SHORT EXERCISE
Please convert all the items below into a numbered list of their lines, skipping blank lines and leaving out the pictures.

PROVIDED ENTRIES

'''

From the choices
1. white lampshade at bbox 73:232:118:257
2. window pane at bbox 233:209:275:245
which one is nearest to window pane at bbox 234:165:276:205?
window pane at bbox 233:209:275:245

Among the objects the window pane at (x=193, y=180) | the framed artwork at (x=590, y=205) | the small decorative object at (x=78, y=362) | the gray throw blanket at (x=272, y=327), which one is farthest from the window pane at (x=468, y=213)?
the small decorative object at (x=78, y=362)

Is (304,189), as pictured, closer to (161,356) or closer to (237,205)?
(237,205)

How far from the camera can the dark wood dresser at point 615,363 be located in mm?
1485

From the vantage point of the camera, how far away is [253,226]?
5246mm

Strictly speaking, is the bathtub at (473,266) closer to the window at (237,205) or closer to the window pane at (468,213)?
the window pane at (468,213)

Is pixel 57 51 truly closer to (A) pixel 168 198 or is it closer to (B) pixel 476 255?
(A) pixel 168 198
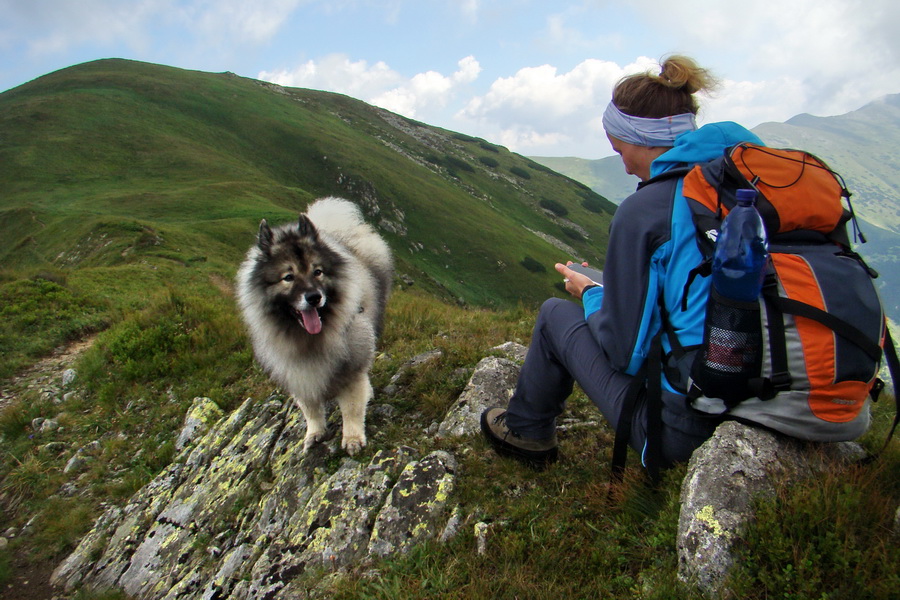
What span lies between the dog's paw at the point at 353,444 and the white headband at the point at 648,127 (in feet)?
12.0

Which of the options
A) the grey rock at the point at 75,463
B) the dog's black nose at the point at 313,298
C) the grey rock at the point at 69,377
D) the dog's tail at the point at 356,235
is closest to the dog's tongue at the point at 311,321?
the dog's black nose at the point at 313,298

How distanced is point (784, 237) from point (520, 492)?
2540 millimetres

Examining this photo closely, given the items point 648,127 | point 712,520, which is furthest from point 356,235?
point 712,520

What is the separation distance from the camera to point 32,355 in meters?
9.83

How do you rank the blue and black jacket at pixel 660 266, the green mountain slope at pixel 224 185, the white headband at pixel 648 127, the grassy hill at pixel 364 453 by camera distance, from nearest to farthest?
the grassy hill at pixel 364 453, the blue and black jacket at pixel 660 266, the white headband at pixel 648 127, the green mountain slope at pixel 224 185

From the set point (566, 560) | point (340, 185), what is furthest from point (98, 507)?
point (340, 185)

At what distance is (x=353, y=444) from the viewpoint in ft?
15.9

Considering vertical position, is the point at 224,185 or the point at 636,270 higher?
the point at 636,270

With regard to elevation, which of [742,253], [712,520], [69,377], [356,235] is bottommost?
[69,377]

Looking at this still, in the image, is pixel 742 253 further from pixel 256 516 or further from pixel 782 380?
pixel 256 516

'''

TASK RESPONSE
1. From the choices
2. 1. white lampshade at bbox 73:232:118:257
3. 2. window pane at bbox 233:209:275:245
4. which one is nearest to window pane at bbox 234:165:276:205?
5. window pane at bbox 233:209:275:245
6. Among the objects the window pane at (x=193, y=180) | the framed artwork at (x=590, y=205) | the small decorative object at (x=78, y=362) | the gray throw blanket at (x=272, y=327), which one is farthest from the window pane at (x=468, y=213)?
7. the small decorative object at (x=78, y=362)
8. Is (304,189), as pictured, closer to (161,356) or closer to (237,205)?
9. (237,205)
10. How far from the camera can the dark wood dresser at point 615,363 be located in mm?
11. 1485
12. From the vantage point of the camera, how far away is [253,226]?
13. 5246mm
14. Strictly speaking, is the bathtub at (473,266) closer to the window at (237,205) or closer to the window pane at (468,213)?
15. the window pane at (468,213)
16. Is pixel 57 51 truly closer to (A) pixel 168 198 or is it closer to (B) pixel 476 255?
17. (A) pixel 168 198
18. What span lies between the dog's paw at the point at 353,444 and the white headband at the point at 648,127 (in feet)?
19. 12.0
20. Which of the options
21. A) the grey rock at the point at 75,463
22. B) the dog's black nose at the point at 313,298
23. C) the grey rock at the point at 69,377
24. D) the dog's tail at the point at 356,235
25. is closest to the dog's tongue at the point at 311,321?
26. the dog's black nose at the point at 313,298
27. How distanced is point (784, 237) from point (520, 492)?
28. 2540 millimetres
29. Examining this photo closely, given the items point 648,127 | point 712,520, which is furthest from point 356,235?
30. point 712,520
31. What is the separation distance from the camera to point 32,355 in meters?
32. 9.83
33. How do you rank the blue and black jacket at pixel 660 266, the green mountain slope at pixel 224 185, the white headband at pixel 648 127, the grassy hill at pixel 364 453 by camera distance, from nearest to farthest?
34. the grassy hill at pixel 364 453, the blue and black jacket at pixel 660 266, the white headband at pixel 648 127, the green mountain slope at pixel 224 185
35. From the set point (566, 560) | point (340, 185), what is furthest from point (98, 507)?
36. point (340, 185)
37. At what distance is (x=353, y=444) from the viewpoint in ft?
38. 15.9
39. Considering vertical position, is the point at 224,185 or the point at 636,270 higher?
40. the point at 636,270
41. With regard to elevation, which of [742,253], [712,520], [69,377], [356,235] is bottommost?
42. [69,377]
43. Looking at this still, in the image, is pixel 742 253 further from pixel 256 516 or further from pixel 782 380?
44. pixel 256 516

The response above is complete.